*Exercise*. Reproduce, with no changes, everything in the records from the line containing "Of the available" down to the end of the records, including both of those ends.

+===+

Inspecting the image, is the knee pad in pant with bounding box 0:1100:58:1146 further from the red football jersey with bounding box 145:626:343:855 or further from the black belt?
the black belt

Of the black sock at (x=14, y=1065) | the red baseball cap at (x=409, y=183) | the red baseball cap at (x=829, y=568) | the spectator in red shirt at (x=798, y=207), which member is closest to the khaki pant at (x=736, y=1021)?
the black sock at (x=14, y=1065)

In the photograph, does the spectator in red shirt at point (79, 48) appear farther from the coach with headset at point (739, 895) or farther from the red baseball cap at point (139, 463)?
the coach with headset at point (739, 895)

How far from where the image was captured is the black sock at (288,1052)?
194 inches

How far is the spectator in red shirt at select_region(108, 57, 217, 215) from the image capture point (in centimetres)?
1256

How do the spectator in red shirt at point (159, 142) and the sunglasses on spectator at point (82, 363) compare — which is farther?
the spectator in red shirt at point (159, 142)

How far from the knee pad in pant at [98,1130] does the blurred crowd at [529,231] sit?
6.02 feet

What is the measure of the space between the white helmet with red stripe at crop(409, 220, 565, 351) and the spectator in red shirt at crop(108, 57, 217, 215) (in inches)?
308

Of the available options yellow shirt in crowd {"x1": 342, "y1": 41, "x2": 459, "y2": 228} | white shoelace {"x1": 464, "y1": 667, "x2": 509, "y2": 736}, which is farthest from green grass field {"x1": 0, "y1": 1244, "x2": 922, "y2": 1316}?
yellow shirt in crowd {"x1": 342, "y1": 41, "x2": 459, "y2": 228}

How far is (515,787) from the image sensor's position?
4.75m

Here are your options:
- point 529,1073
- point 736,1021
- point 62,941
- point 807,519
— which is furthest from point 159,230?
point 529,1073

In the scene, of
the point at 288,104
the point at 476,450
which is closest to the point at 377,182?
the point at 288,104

+===+

*Response to this task*.
Of the available options yellow shirt in crowd {"x1": 342, "y1": 41, "x2": 459, "y2": 228} | white shoelace {"x1": 464, "y1": 667, "x2": 509, "y2": 736}, which is farthest from green grass field {"x1": 0, "y1": 1244, "x2": 922, "y2": 1316}?
yellow shirt in crowd {"x1": 342, "y1": 41, "x2": 459, "y2": 228}

How far is (515,787) from the image sensor's position?
4.75m

Here are your options:
- point 529,1073
- point 736,1021
- point 62,941
- point 807,519
— which is furthest from point 159,230?
point 529,1073

In the scene, of
the point at 288,104
the point at 476,450
which is closest to the point at 377,182?
the point at 288,104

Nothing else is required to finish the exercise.